The problem was that I didn’t know if the mages were the bad guys, come to throw me back in my cage, or the good guys attempting a rescue. And then one who’d fallen nearby looked up and spotted me. And I barely had time to push the table over before a couple dozen bullet-shaped dents pinged out of the metal in front of my face.

Well, okay then.

The guy stopped firing after a few seconds, probably figuring out that whatever caliber he was using wasn’t enough to punch through the thick old metal. So he used knives instead. And they must have been enchanted, because while the bullets had only pockmarked the surface, the knives sliced right on through.

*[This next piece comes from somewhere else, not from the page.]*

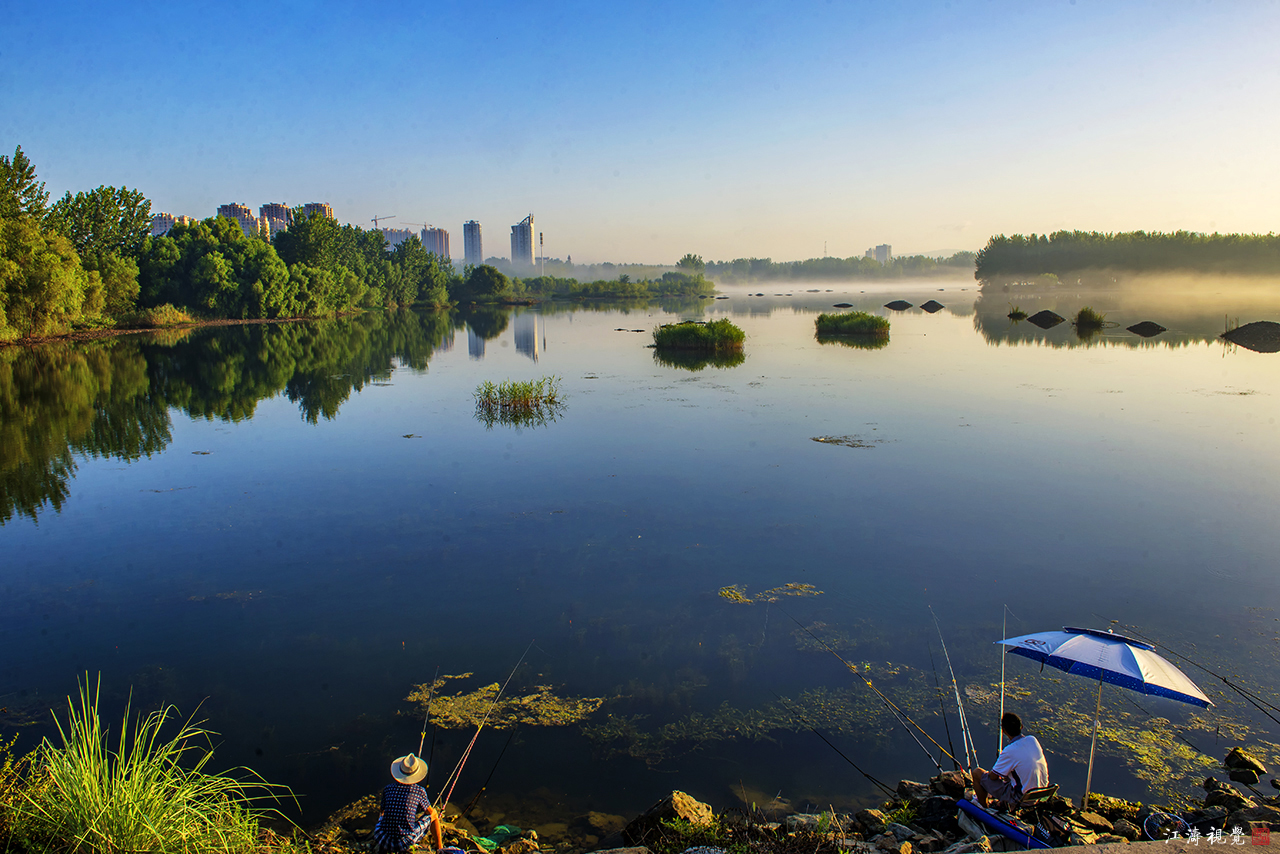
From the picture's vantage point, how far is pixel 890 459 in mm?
17672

But they didn’t slice through me, because I wasn’t there anymore. Bullets slammed into the wall over my head and sparked off the bars of the cages I dove behind. But only one hit me, and it was a minor wound in the calf that I barely noticed because I was too busy noticing the contents of one of the jars, which had been smashed by the earthquake or the bullets or who-the-hell-knew.

And, okay, maybe that hadn’t been formaldehyde, I thought, as the hand that landed in it went numb to the elbow. But it looked like the effect wore off fast. Because the creature that had been floundering around in it—something that looked like an octopus if they had six-inch fangs—suddenly perked up. And lunged for my face.

I screamed and slashed out with a knife, which didn’t appear to do much more than piss it off. It came after me as I ran and stumbled and ducked behind this crate and that cage, not being picky, because bullets and fangs. And then I fell, tripping over something I never saw because I was too busy rolling to the side to avoid the creature, which hit the concrete beside me with a slimy, squelching sound that I thought might haunt my dreams, assuming I survived to have any.

And then it lunged for me again and I kicked it.